- **Aim**:
Restate the records that follow word for word; no pictures should appear.

- **Data lines**:
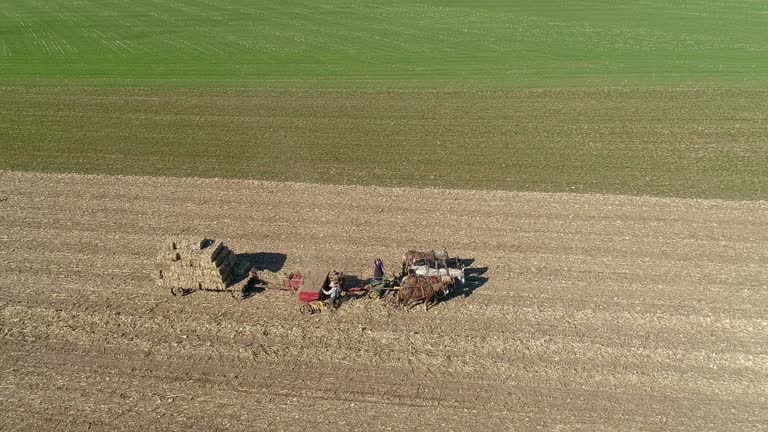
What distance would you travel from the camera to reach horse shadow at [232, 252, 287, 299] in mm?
18688

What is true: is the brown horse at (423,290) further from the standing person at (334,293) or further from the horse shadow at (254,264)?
the horse shadow at (254,264)

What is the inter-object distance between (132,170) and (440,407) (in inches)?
816

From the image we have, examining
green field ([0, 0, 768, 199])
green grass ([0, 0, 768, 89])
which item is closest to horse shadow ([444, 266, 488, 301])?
green field ([0, 0, 768, 199])

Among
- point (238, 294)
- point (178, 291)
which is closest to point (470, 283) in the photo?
point (238, 294)

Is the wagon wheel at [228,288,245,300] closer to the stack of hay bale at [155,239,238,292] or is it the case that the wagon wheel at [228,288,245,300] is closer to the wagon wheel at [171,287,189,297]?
the stack of hay bale at [155,239,238,292]

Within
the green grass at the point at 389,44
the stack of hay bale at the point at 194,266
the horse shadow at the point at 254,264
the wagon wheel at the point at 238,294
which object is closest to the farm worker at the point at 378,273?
the horse shadow at the point at 254,264

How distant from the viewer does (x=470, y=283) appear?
61.7ft

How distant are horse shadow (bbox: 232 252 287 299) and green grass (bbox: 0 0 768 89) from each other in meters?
23.6

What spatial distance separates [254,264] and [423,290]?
Answer: 6326mm

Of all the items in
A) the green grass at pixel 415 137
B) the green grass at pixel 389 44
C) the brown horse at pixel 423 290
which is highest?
the green grass at pixel 389 44

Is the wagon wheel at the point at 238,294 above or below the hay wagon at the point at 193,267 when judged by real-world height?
below

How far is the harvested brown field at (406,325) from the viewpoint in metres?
14.2

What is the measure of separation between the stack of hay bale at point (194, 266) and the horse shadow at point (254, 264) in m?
0.43

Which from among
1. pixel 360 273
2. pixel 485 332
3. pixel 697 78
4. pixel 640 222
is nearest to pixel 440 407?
pixel 485 332
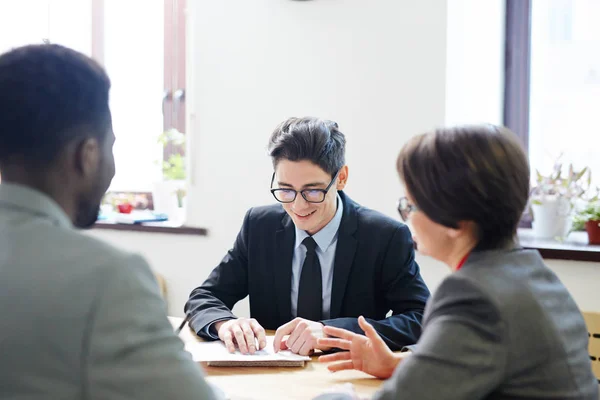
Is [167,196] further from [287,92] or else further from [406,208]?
[406,208]

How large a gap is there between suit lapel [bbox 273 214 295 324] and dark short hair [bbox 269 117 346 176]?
26cm

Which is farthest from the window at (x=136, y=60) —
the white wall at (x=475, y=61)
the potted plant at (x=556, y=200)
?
the potted plant at (x=556, y=200)

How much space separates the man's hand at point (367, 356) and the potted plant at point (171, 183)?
219cm

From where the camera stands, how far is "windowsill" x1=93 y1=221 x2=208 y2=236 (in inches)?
129

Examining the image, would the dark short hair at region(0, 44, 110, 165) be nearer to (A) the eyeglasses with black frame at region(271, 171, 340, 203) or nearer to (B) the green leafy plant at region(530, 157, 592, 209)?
(A) the eyeglasses with black frame at region(271, 171, 340, 203)

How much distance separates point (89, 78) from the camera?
3.20ft

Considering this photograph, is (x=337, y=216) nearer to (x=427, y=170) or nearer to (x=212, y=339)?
(x=212, y=339)

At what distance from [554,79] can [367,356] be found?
1978 mm

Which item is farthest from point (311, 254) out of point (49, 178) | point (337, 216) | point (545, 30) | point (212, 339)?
point (545, 30)

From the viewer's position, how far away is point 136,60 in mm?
3848

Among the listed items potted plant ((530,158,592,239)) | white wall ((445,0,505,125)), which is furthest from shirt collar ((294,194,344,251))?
potted plant ((530,158,592,239))

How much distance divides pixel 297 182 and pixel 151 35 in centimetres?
215

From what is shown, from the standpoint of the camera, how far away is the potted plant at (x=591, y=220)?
264 cm

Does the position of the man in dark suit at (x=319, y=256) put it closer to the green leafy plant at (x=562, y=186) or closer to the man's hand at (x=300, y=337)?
the man's hand at (x=300, y=337)
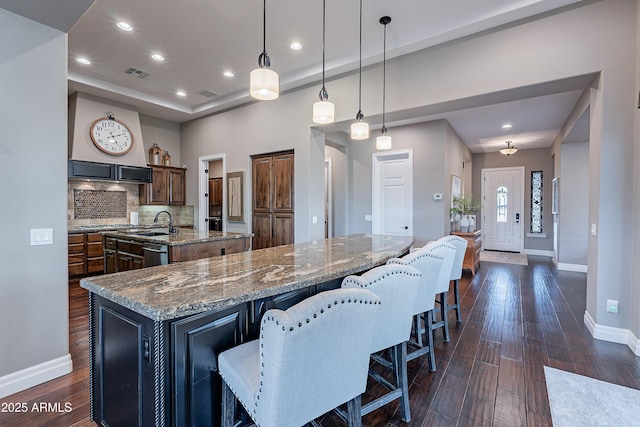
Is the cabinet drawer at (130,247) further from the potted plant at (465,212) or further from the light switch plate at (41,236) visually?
the potted plant at (465,212)

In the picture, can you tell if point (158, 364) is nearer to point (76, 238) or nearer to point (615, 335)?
point (615, 335)

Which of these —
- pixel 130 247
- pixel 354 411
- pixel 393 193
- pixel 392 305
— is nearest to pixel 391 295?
pixel 392 305

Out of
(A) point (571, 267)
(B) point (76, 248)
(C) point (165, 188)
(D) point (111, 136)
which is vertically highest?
(D) point (111, 136)

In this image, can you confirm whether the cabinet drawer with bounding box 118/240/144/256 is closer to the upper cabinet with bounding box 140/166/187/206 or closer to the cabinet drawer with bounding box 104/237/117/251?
the cabinet drawer with bounding box 104/237/117/251

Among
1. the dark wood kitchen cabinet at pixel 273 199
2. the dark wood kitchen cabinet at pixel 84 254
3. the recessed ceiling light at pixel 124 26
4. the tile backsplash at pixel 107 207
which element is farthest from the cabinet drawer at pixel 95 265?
the recessed ceiling light at pixel 124 26

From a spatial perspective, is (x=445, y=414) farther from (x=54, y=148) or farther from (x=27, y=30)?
(x=27, y=30)

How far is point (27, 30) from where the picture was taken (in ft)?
7.23

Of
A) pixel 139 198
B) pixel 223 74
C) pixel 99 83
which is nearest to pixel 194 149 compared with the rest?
pixel 139 198

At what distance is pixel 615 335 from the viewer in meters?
2.85

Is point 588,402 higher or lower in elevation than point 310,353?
lower

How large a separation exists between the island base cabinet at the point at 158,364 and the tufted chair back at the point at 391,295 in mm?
650

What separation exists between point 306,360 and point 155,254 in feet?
10.2

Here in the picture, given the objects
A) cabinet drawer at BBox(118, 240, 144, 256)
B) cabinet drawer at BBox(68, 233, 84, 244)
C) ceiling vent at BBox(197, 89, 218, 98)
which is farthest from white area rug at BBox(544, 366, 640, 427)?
cabinet drawer at BBox(68, 233, 84, 244)

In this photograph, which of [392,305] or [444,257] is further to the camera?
[444,257]
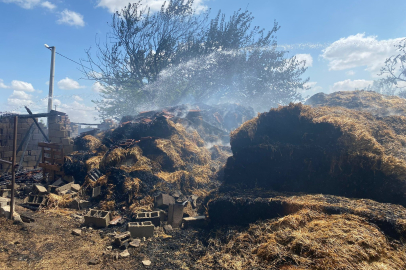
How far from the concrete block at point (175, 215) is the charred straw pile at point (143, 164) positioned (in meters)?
0.83

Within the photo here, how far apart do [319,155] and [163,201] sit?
188 inches

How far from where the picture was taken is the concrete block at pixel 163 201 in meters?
6.47

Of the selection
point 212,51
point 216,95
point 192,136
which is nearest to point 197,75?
point 212,51

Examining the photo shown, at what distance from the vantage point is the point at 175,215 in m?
5.96

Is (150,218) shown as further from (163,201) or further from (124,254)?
(124,254)

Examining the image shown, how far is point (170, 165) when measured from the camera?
9281 millimetres

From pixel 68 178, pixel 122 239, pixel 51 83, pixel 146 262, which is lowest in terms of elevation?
pixel 146 262

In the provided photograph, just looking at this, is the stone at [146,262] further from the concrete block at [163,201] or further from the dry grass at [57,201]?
the dry grass at [57,201]

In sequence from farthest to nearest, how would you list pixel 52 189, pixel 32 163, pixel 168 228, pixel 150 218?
pixel 32 163, pixel 52 189, pixel 150 218, pixel 168 228

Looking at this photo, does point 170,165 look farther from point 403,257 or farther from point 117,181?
point 403,257

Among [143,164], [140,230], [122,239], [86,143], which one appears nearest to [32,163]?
[86,143]

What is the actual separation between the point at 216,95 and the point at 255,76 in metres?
5.66

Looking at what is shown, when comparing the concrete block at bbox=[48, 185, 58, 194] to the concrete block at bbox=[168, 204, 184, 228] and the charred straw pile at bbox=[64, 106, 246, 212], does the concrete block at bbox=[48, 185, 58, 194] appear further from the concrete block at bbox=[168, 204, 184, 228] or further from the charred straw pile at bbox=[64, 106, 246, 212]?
the concrete block at bbox=[168, 204, 184, 228]

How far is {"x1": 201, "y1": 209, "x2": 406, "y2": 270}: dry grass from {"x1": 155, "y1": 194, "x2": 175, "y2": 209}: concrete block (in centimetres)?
245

- **Expected answer**:
What distance would you travel from the camera to reach horse shadow at [232, 252, 287, 299] in mm?
18688

What is true: is the brown horse at (423,290) further from the standing person at (334,293) or further from the horse shadow at (254,264)?
the horse shadow at (254,264)

What is the inter-object distance between (132,170) and (440,407) (in inches)?
816

From the image we have, examining
green field ([0, 0, 768, 199])
green grass ([0, 0, 768, 89])
which item is closest to horse shadow ([444, 266, 488, 301])?
green field ([0, 0, 768, 199])

Among
- point (238, 294)
- point (178, 291)
which is closest to point (470, 283) in the photo?
point (238, 294)

Is the wagon wheel at [228,288,245,300] closer to the stack of hay bale at [155,239,238,292] or is it the case that the wagon wheel at [228,288,245,300] is closer to the wagon wheel at [171,287,189,297]?
the stack of hay bale at [155,239,238,292]

Within
the green grass at the point at 389,44
the stack of hay bale at the point at 194,266
the horse shadow at the point at 254,264
the wagon wheel at the point at 238,294
which object is closest to the farm worker at the point at 378,273?
the horse shadow at the point at 254,264

How distant from the viewer does (x=470, y=283) appear?
61.7ft

How distant are horse shadow (bbox: 232 252 287 299) and green grass (bbox: 0 0 768 89) from each other in meters?
23.6

What spatial distance separates [254,264] and [423,290]?
Answer: 6326mm

Of all the items in
A) the green grass at pixel 415 137
B) the green grass at pixel 389 44
C) the brown horse at pixel 423 290
which is highest?
the green grass at pixel 389 44

Is the wagon wheel at the point at 238,294 above or below the hay wagon at the point at 193,267 when judged by real-world height?
below

How far is the harvested brown field at (406,325) from the viewpoint in metres?
14.2

What is the measure of separation between the stack of hay bale at point (194, 266) and the horse shadow at point (254, 264) in m?
0.43

Which from among
1. pixel 360 273
2. pixel 485 332
3. pixel 697 78
4. pixel 640 222
is nearest to pixel 440 407?
pixel 485 332
Is [167,196] further from [287,92] or else further from [406,208]?
[406,208]

How large a gap is there between suit lapel [bbox 273 214 295 324] and dark short hair [bbox 269 117 346 176]?
26cm

Which is farthest from the window at (x=136, y=60) —
the white wall at (x=475, y=61)
the potted plant at (x=556, y=200)
?
the potted plant at (x=556, y=200)

How much space separates the man's hand at point (367, 356) and the potted plant at point (171, 183)?
219cm

From where the camera stands, how far is "windowsill" x1=93 y1=221 x2=208 y2=236 (in inches)?
129

Examining the image, would the dark short hair at region(0, 44, 110, 165) be nearer to (A) the eyeglasses with black frame at region(271, 171, 340, 203) or nearer to (B) the green leafy plant at region(530, 157, 592, 209)?
(A) the eyeglasses with black frame at region(271, 171, 340, 203)

How much distance separates point (89, 78) from the camera?
3.20ft

Considering this photograph, is (x=337, y=216) nearer to (x=427, y=170) or nearer to (x=212, y=339)?
(x=212, y=339)

At what distance from [554,79] can [367,356] be found?
1978 mm

Which item is farthest from point (311, 254) out of point (49, 178) | point (337, 216) | point (545, 30) | point (212, 339)?
point (545, 30)

From the viewer's position, how far away is point 136,60 in mm?
3848

Among the listed items potted plant ((530,158,592,239)) | white wall ((445,0,505,125)), which is furthest from shirt collar ((294,194,344,251))?
potted plant ((530,158,592,239))

How much distance divides pixel 297 182 and pixel 151 35 in centimetres?
215

From what is shown, from the standpoint of the camera, how far away is the potted plant at (x=591, y=220)?
264 cm

Does the position of the man in dark suit at (x=319, y=256) put it closer to the green leafy plant at (x=562, y=186) or closer to the man's hand at (x=300, y=337)?
the man's hand at (x=300, y=337)
Is the cabinet drawer at (130,247) further from the potted plant at (465,212) or further from the light switch plate at (41,236) visually?
the potted plant at (465,212)

In the picture, can you tell if point (158, 364) is nearer to point (76, 238) or nearer to point (615, 335)?
point (615, 335)

Which of these —
- pixel 130 247
- pixel 354 411
- pixel 393 193
- pixel 392 305
— is nearest to pixel 391 295?
pixel 392 305

Out of
(A) point (571, 267)
(B) point (76, 248)
(C) point (165, 188)
(D) point (111, 136)
which is vertically highest?
(D) point (111, 136)

In this image, can you confirm whether the cabinet drawer with bounding box 118/240/144/256 is closer to the upper cabinet with bounding box 140/166/187/206 or closer to the cabinet drawer with bounding box 104/237/117/251?
the cabinet drawer with bounding box 104/237/117/251

Among
1. the dark wood kitchen cabinet at pixel 273 199
2. the dark wood kitchen cabinet at pixel 84 254
3. the recessed ceiling light at pixel 124 26
4. the tile backsplash at pixel 107 207
which element is farthest from the cabinet drawer at pixel 95 265?
the recessed ceiling light at pixel 124 26

From a spatial perspective, is (x=445, y=414) farther from (x=54, y=148) or farther from (x=27, y=30)?
(x=27, y=30)

How far is point (27, 30) from where the picture was taken (in ft)?
7.23

Of
A) pixel 139 198
B) pixel 223 74
C) pixel 99 83
which is nearest to pixel 194 149 compared with the rest?
pixel 139 198

At what distance is pixel 615 335 from the viewer in meters?
2.85

Is point 588,402 higher or lower in elevation than point 310,353?
lower

How large a separation exists between the island base cabinet at the point at 158,364 and the tufted chair back at the point at 391,295 in mm?
650

What separation exists between point 306,360 and point 155,254 in feet?
10.2

Here in the picture, given the objects
A) cabinet drawer at BBox(118, 240, 144, 256)
B) cabinet drawer at BBox(68, 233, 84, 244)
C) ceiling vent at BBox(197, 89, 218, 98)
which is farthest from white area rug at BBox(544, 366, 640, 427)?
cabinet drawer at BBox(68, 233, 84, 244)

In this photograph, which of [392,305] or [444,257] is further to the camera?
[444,257]
How far from the concrete block at point (175, 215) is the charred straw pile at point (143, 164) positioned (in meters)?
0.83

Within the photo here, how far apart do [319,155] and [163,201] sit?
188 inches

How far from where the picture was taken is the concrete block at pixel 163 201 in meters?
6.47

Of the selection
point 212,51
point 216,95
point 192,136
which is nearest to point 197,75?
point 212,51

Examining the photo shown, at what distance from the vantage point is the point at 175,215 in m?
5.96

Is (150,218) shown as further from (163,201) or further from (124,254)?
(124,254)

Examining the image shown, how far is point (170, 165) when measured from the camera?
9281 millimetres

From pixel 68 178, pixel 122 239, pixel 51 83, pixel 146 262, which is lowest in terms of elevation?
pixel 146 262

In the provided photograph, just looking at this, is the stone at [146,262] further from the concrete block at [163,201] or further from the dry grass at [57,201]?
the dry grass at [57,201]

In sequence from farthest to nearest, how would you list pixel 52 189, pixel 32 163, pixel 168 228, pixel 150 218?
pixel 32 163, pixel 52 189, pixel 150 218, pixel 168 228

Looking at this photo, does point 170,165 look farther from point 403,257 or farther from point 117,181?
point 403,257

Among [143,164], [140,230], [122,239], [86,143], which one appears nearest to [32,163]?
[86,143]

What is the actual separation between the point at 216,95 and the point at 255,76 in metres?
5.66

Looking at what is shown, when comparing the concrete block at bbox=[48, 185, 58, 194] to the concrete block at bbox=[168, 204, 184, 228] and the charred straw pile at bbox=[64, 106, 246, 212], does the concrete block at bbox=[48, 185, 58, 194] appear further from the concrete block at bbox=[168, 204, 184, 228] or further from the charred straw pile at bbox=[64, 106, 246, 212]?
the concrete block at bbox=[168, 204, 184, 228]

How far is {"x1": 201, "y1": 209, "x2": 406, "y2": 270}: dry grass from {"x1": 155, "y1": 194, "x2": 175, "y2": 209}: concrete block (in centimetres)?
245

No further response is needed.